Selected text >>
************

# ARE YOU KIDDING ME



## peter101 (Oct 5, 2003)

a little too many fish?

a lot of you have probably seen this before, but for those who haven't: prepare your self


----------



## Atlanta Braves Baby! (Mar 12, 2003)

Wow thats a sh*t load of fish in that tank!


----------



## tecknik (Jul 18, 2003)

Sheesh, looks like they cant even move in there! Gotta love the jardinis!


----------



## RhomZilla (Feb 12, 2003)

Looks cramped as hell, but at least the doodes happy he doesnt have to be in the tank.


----------



## baz (May 6, 2003)

:rock:


----------



## Kory (Jun 5, 2003)

Damn I want his tiger dat's


----------



## Black-Phoenix (Oct 21, 2003)

looks just about right to me


----------



## hays98 (Mar 8, 2003)

20 gals per fish rule hes close


----------



## piranha45 (Apr 8, 2003)

unbelievable


----------



## armac (Nov 28, 2002)

> 20 gals per fish rule hes close


I don't think that applies to two foot fish :laugh:


----------



## lament configuration (Jun 22, 2003)

Yeah I saw that pic a month or 2 ago on Pfish. Topspicynoodle also had a pic of an overcrowded tanks with at least 2 arapaima in there.


----------



## thePACK (Jan 3, 2003)

i wondre what filter system he runs on that mofo


----------



## ~SUNshine~ (Nov 6, 2003)

lol...well if one of the fish went missing I think it would go unnoticed!!!


----------



## acestro (Jul 7, 2003)

I think the only way you could do this (and the only way I would do this) is to have a sump/wet dry that has 2-3 times as much water as the tank. Otherwise there's no way to keep up with that bioload. Hiding a huge filtration system could make for such an impressive display (note the fish look healthy).


----------



## crazyklown89 (Aug 28, 2003)

wow!!

That looks like it's a display case and not a home aquarium.....he probably let them into their respective tanks the next day


----------



## mlee965 (Aug 23, 2003)

thats super crowded but i gotta admit...those fish look very healthy....im sure he does take care of them well...


----------



## Vampor (Feb 15, 2003)

i wonder how much he spends on fish food every month... cant be very cheap...


----------



## piranha45 (Apr 8, 2003)

Vampor said:


> i wonder how much he spends on fish food every month... cant be very cheap...


 I figure he stops by the local pound every week or so and picks up about half their stray cats and dogs, brings em home, chops em up and throws em in


----------



## nigaphan (Oct 28, 2003)

that dude need to be slapped for putting that many fish in there...........i've seen worst though.............like a AAA chili red arrowana foot and a half..........in a 30 gallon


----------



## Death in #'s (Apr 29, 2003)

it does look sweet though


----------



## thePACK (Jan 3, 2003)

************

Work instructions >> In the fish tank thread, how much water does acestro say the sump or wet/dry system should hold?

Data entries >>

************

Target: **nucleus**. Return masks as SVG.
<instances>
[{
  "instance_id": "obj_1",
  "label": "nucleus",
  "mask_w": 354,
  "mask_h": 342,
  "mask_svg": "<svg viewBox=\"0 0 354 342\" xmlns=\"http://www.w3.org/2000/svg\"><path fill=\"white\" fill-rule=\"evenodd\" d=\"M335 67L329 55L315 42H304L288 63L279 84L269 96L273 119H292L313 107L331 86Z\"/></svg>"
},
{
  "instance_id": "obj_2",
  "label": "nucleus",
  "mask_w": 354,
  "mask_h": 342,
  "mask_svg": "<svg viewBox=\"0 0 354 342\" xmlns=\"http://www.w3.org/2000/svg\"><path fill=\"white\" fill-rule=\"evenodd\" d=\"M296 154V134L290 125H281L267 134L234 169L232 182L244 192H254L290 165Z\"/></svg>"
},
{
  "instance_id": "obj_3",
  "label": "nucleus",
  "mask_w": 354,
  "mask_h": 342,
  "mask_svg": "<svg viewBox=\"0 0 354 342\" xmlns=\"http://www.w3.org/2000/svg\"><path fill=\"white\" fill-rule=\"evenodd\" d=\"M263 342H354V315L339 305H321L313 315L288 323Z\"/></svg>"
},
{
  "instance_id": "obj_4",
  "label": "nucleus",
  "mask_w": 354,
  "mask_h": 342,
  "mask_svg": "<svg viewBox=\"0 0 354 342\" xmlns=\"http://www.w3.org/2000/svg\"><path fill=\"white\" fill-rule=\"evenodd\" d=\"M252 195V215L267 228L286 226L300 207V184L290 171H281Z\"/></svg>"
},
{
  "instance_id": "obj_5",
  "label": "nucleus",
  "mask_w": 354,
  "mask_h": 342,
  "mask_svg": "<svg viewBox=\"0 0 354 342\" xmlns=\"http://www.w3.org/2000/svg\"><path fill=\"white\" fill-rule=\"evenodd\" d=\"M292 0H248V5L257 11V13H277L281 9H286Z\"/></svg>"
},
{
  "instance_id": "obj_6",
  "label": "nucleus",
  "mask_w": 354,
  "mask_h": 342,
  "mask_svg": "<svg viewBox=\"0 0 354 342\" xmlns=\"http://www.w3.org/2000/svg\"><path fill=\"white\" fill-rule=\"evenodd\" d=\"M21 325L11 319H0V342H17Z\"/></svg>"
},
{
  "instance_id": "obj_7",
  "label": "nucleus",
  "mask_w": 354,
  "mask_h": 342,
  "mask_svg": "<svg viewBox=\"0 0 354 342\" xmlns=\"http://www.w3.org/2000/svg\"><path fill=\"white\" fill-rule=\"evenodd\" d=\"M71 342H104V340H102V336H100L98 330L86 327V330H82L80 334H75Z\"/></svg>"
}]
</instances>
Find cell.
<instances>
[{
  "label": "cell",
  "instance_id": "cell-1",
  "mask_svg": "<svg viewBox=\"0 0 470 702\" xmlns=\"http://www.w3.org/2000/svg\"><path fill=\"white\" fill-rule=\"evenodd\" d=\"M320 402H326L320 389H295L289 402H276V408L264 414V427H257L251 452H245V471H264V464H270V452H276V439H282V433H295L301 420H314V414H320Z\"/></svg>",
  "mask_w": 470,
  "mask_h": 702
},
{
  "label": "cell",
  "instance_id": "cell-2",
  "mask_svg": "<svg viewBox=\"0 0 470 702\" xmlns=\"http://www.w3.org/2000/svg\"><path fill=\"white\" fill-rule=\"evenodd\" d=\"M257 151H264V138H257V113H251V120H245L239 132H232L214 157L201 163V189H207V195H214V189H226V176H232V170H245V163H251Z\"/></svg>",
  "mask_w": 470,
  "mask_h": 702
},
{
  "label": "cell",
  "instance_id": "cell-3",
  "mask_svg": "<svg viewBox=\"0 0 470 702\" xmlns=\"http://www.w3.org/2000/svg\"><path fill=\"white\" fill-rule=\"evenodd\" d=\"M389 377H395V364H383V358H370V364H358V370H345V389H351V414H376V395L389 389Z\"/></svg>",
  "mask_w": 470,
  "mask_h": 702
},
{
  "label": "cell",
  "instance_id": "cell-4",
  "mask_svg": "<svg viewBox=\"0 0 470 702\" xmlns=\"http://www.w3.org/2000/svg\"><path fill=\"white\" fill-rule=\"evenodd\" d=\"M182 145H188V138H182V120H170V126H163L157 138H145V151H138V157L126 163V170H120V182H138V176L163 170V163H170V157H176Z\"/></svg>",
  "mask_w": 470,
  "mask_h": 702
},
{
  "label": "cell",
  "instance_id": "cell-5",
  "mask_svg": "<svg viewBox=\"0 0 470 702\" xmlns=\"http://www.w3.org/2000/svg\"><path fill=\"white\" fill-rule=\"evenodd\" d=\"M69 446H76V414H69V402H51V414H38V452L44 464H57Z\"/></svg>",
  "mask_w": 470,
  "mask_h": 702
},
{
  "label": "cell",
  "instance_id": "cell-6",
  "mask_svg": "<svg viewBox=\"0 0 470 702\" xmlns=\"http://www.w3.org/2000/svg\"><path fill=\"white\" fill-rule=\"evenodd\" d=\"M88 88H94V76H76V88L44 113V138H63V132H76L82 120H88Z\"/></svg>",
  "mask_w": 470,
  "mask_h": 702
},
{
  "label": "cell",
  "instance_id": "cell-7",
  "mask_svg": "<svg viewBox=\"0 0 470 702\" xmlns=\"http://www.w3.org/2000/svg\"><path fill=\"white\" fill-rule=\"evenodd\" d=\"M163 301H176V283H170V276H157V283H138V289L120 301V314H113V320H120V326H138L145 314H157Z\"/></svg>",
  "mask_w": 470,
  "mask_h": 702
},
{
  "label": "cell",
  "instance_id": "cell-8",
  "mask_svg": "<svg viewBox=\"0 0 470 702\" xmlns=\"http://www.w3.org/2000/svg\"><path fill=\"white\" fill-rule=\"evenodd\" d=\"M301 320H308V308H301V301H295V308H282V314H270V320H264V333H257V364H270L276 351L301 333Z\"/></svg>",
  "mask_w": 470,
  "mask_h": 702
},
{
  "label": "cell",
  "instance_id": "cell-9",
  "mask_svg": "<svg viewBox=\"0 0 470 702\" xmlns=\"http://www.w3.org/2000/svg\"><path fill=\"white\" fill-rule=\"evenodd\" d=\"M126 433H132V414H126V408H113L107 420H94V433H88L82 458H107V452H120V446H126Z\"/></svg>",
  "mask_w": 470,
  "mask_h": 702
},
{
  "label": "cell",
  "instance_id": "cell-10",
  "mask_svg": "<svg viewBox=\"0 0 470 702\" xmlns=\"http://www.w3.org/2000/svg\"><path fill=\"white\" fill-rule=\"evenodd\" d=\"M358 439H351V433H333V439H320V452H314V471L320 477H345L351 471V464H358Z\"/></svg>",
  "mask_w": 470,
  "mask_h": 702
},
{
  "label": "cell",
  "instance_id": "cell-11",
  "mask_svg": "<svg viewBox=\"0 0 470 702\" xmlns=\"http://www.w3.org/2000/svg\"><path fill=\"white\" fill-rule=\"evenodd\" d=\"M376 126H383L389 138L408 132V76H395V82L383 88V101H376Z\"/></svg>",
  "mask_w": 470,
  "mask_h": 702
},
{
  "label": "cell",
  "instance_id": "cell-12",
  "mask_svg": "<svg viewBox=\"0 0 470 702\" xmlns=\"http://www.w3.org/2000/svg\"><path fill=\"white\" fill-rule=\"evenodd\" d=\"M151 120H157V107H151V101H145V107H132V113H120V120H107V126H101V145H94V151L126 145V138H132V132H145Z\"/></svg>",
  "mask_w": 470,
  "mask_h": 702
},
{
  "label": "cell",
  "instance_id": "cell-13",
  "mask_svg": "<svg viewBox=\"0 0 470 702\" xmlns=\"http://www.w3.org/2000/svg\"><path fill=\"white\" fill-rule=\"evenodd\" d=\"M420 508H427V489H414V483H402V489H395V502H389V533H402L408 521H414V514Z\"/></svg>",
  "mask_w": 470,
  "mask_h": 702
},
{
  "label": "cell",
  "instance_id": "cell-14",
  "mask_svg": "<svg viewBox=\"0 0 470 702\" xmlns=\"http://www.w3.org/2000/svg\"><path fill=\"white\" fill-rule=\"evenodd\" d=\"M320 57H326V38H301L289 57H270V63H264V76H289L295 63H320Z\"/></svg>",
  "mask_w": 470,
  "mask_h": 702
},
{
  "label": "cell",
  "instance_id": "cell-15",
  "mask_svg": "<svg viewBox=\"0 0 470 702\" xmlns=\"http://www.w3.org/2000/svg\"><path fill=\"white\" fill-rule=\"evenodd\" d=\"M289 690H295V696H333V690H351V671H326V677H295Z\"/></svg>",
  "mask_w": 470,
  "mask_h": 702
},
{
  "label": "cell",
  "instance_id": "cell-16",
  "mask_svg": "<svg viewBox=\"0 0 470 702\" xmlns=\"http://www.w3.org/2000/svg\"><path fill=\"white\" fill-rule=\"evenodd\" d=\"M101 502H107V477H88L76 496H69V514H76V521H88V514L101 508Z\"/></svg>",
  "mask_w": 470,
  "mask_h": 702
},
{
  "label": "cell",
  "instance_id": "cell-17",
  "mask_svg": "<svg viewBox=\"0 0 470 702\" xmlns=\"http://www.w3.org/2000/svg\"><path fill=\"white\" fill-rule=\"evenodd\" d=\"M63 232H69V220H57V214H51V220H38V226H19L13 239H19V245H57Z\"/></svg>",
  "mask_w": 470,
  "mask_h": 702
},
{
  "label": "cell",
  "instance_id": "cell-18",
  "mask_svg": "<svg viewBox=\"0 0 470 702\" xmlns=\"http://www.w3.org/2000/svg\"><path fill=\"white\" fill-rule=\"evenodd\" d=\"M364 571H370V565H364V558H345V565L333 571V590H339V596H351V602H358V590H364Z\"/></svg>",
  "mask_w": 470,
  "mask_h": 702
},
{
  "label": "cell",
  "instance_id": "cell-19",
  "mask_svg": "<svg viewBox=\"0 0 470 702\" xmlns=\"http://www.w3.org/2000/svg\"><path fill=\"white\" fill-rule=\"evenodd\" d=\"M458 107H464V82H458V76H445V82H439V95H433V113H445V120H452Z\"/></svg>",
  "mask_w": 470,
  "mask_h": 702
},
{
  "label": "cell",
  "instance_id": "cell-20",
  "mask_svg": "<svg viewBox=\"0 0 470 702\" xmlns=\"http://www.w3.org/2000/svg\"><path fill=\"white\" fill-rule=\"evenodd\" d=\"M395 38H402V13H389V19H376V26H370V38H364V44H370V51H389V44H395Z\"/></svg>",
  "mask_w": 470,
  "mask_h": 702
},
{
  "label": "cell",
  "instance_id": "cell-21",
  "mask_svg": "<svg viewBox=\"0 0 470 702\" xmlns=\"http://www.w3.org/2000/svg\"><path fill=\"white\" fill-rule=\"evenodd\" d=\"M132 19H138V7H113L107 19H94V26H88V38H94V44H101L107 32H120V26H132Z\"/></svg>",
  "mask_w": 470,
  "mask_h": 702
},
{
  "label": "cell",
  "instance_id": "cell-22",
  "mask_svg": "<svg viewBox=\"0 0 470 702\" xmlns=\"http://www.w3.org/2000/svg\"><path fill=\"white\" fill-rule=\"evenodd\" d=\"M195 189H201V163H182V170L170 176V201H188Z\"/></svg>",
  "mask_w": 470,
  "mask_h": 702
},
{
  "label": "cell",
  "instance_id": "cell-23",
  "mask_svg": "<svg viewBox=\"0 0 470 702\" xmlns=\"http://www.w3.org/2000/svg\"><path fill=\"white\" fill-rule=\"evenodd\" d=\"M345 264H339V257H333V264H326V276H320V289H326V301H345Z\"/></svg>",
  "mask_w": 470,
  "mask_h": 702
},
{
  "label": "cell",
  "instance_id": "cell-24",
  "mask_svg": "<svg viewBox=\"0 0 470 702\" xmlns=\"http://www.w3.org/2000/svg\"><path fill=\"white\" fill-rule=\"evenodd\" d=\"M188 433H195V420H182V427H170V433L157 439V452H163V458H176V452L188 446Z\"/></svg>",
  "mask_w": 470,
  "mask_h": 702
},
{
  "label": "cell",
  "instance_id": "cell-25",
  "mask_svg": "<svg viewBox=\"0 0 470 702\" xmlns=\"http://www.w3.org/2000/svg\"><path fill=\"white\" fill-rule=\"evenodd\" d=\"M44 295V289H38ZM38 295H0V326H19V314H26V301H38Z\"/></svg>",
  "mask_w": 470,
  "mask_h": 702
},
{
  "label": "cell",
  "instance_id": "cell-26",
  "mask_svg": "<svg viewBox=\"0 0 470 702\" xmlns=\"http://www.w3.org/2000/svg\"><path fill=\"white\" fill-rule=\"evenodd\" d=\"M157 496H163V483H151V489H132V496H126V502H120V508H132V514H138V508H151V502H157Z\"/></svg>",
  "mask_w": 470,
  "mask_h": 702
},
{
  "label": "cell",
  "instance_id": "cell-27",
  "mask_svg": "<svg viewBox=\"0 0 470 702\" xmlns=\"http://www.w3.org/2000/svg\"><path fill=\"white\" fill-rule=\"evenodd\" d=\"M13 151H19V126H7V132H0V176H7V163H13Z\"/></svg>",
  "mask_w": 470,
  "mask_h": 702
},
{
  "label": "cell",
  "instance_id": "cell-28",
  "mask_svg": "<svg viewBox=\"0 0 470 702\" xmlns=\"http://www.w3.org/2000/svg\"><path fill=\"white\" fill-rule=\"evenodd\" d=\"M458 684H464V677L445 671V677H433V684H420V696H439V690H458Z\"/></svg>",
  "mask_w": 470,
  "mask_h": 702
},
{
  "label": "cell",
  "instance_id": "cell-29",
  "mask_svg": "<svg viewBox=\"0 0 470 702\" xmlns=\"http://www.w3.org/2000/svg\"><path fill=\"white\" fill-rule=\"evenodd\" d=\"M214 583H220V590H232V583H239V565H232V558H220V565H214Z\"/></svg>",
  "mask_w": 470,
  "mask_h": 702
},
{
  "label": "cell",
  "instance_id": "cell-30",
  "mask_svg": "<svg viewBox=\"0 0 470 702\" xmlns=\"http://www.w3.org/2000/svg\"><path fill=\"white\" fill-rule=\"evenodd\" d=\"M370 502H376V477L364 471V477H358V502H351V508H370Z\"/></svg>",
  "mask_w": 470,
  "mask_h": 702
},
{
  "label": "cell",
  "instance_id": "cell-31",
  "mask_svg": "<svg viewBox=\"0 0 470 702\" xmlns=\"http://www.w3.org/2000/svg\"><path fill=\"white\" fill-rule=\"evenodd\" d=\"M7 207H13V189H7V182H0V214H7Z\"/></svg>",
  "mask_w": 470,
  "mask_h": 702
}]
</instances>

************

Task solution >> Two to three times as much water as the tank.